During the height of the COVID fear, the tone of inquiries often swung quickly from very positive to very negative, leaving these very real humans to handle them. Maintaining a team focus and an open line of communication was essential to work through this time for all parties from the communications to nursing to our maintenance team and even to the leadership. No one went unscathed. Likely true of most business in 2020. In Houston Methodist’s case, an effort was made to spotlight those real humans.
A distinct communication issue in the medical field are those that fall under HIPAA – Health Insurance Portability & Accountability Act. This act limits how and when medical records can be discussed in a public forum, especially when referencing another person. This is where the extensive response protocol comes into play. While all comments get a response, these receive a far more structured response, so as to not violate the privacy of the referenced person.

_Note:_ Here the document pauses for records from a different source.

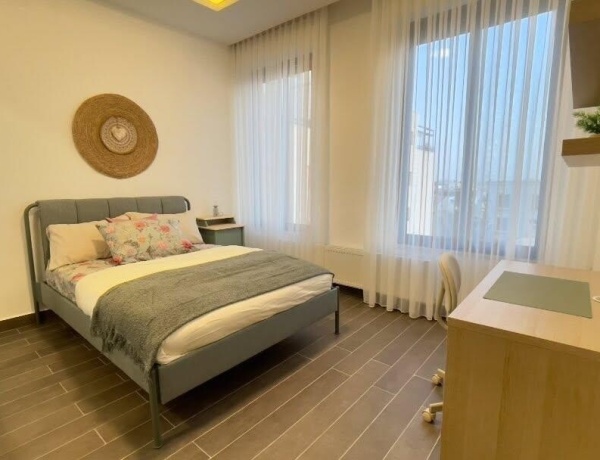 Apartment for Rent in Al Swafieh, Amman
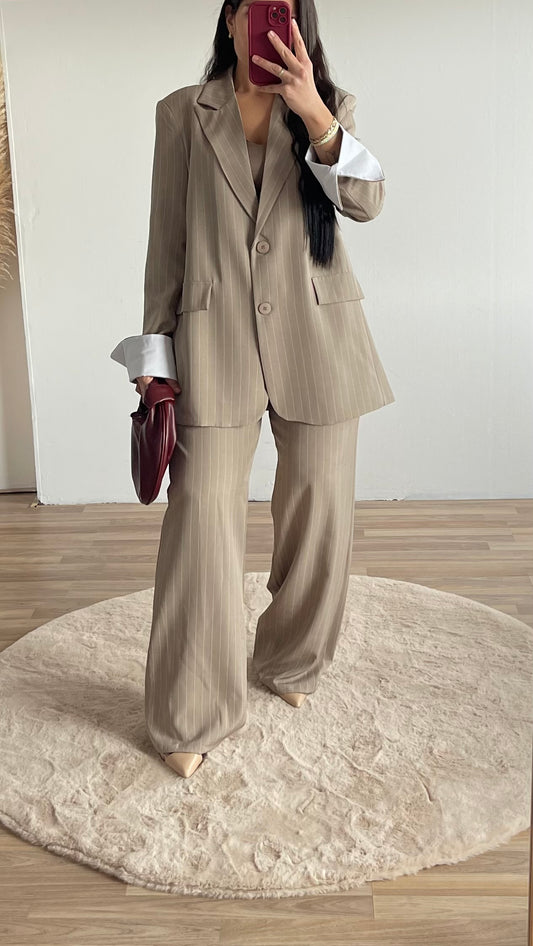 Esila pak beige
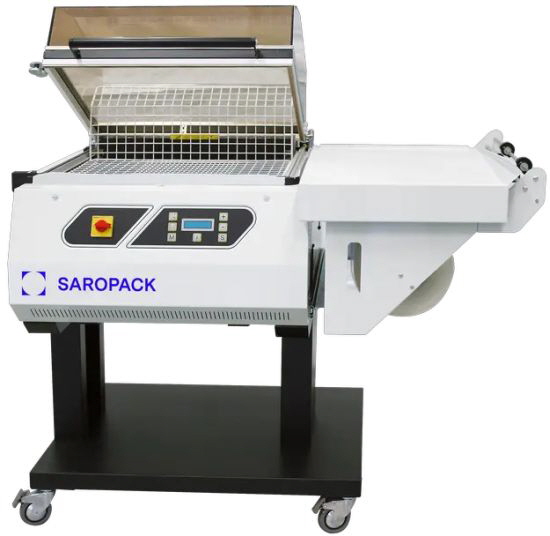 Saropack Sale Abverkauf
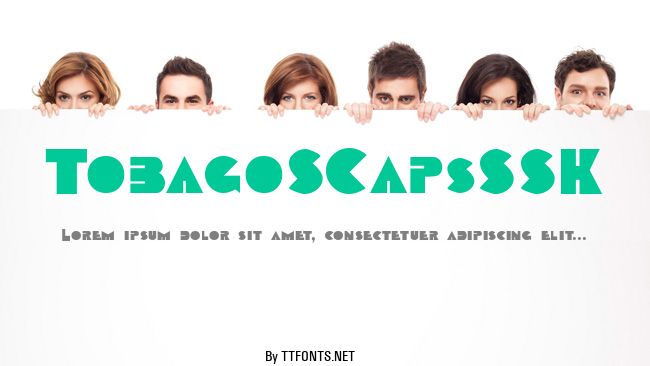 TobagoSCapsSSK example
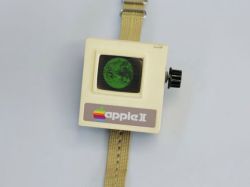 blazepress:  This Apple II watch is pretty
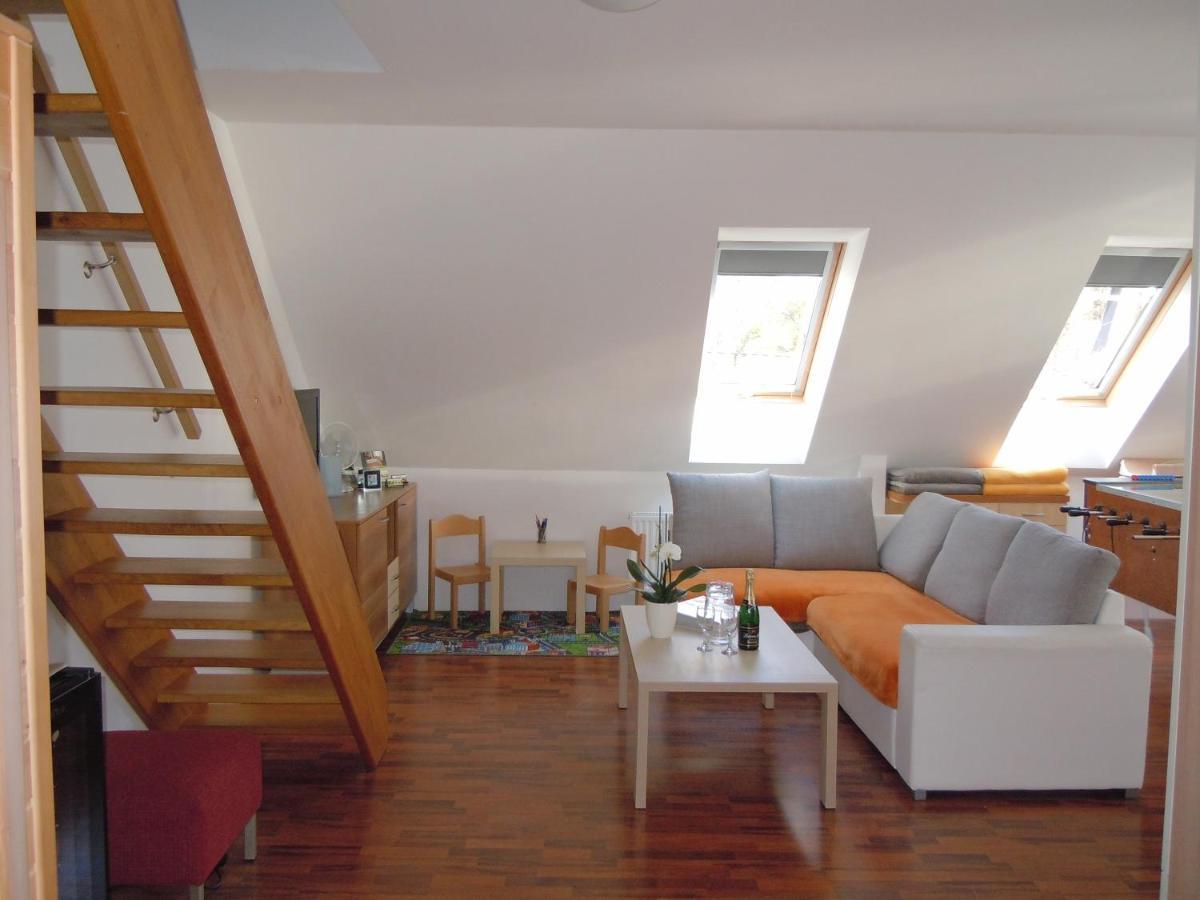 Wellness Apartment *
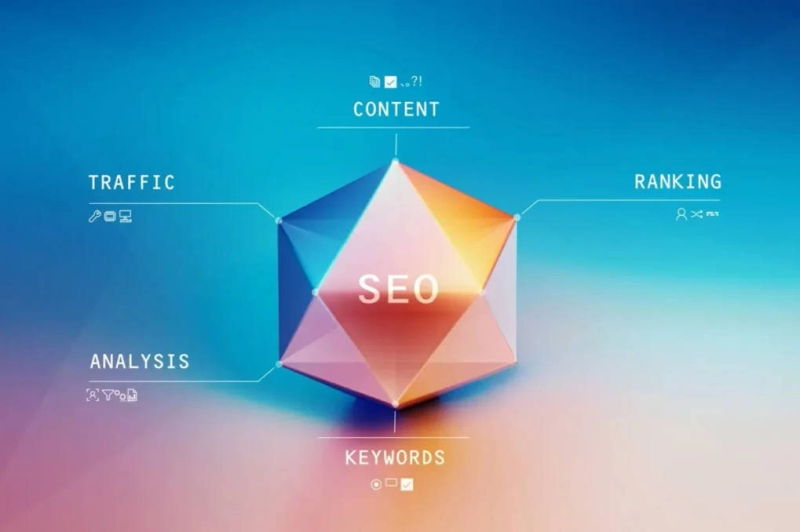 seo高手法则:3个月如何从0到10万流量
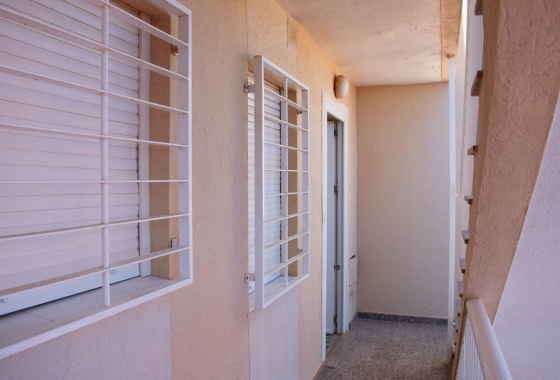 Reventa - Apartamento / piso - Torrevieja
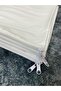 Kılent Inner Cover (Astari) 45X45 with Zipper 6 Pieces - 4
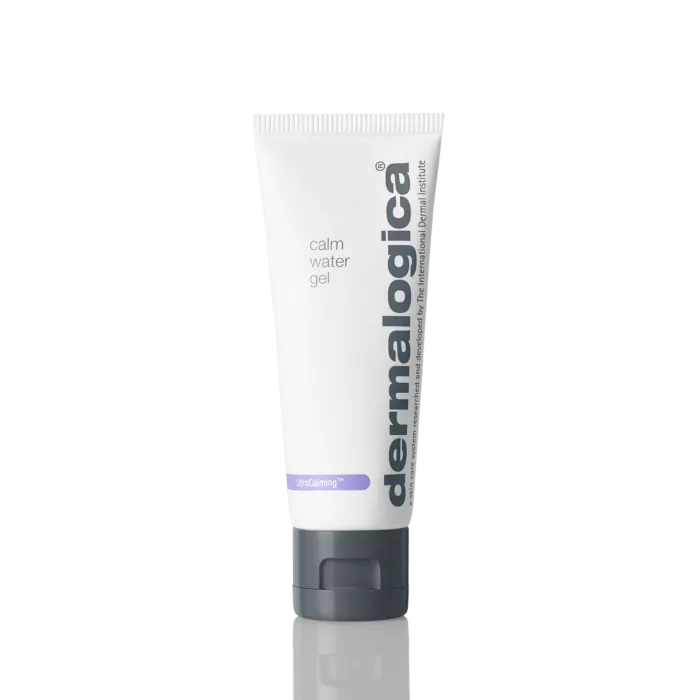 Dermalogica -  Calm Water Gel - Gevoelige huid - Zeer hydraterend - Beauty Junkies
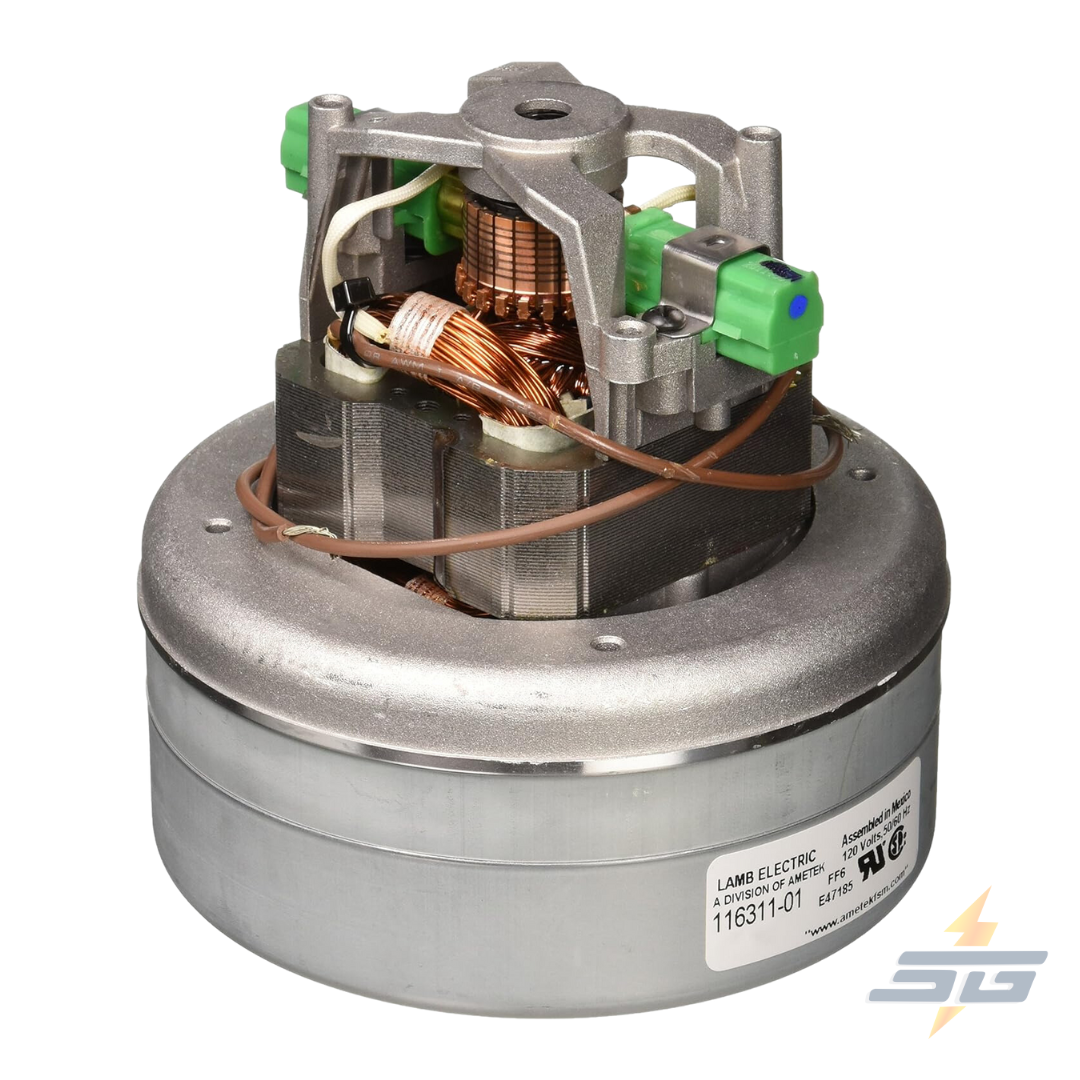 Distribuidor Ametek 116311-01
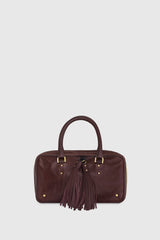 Tassel Bowling Bag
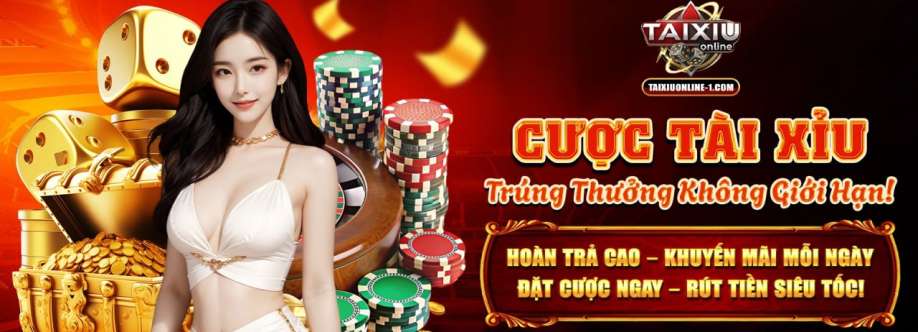 Tài Xỉu Online Cover Image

Along those lines are customer complaints. Addressing unhappy patients and their families, is a unique issue in some ways. While Annie still brings her service mindset here, many times the comments run up across the same HIPAA issues. Again, strict protection protocols are the supercedent while efforts to be as transparent within that stand.
In conclusion, Annie returned to the value of quality benchmarks. Know your numbers. For example, a follower from Bangladesh is not as meaningful as a follower in Houston because who is going to use their services? Start with real, viable benchmarks that move you to the real goals you want and be consistent with your work to reach your goals. Organic success is possible, even without a pandemic.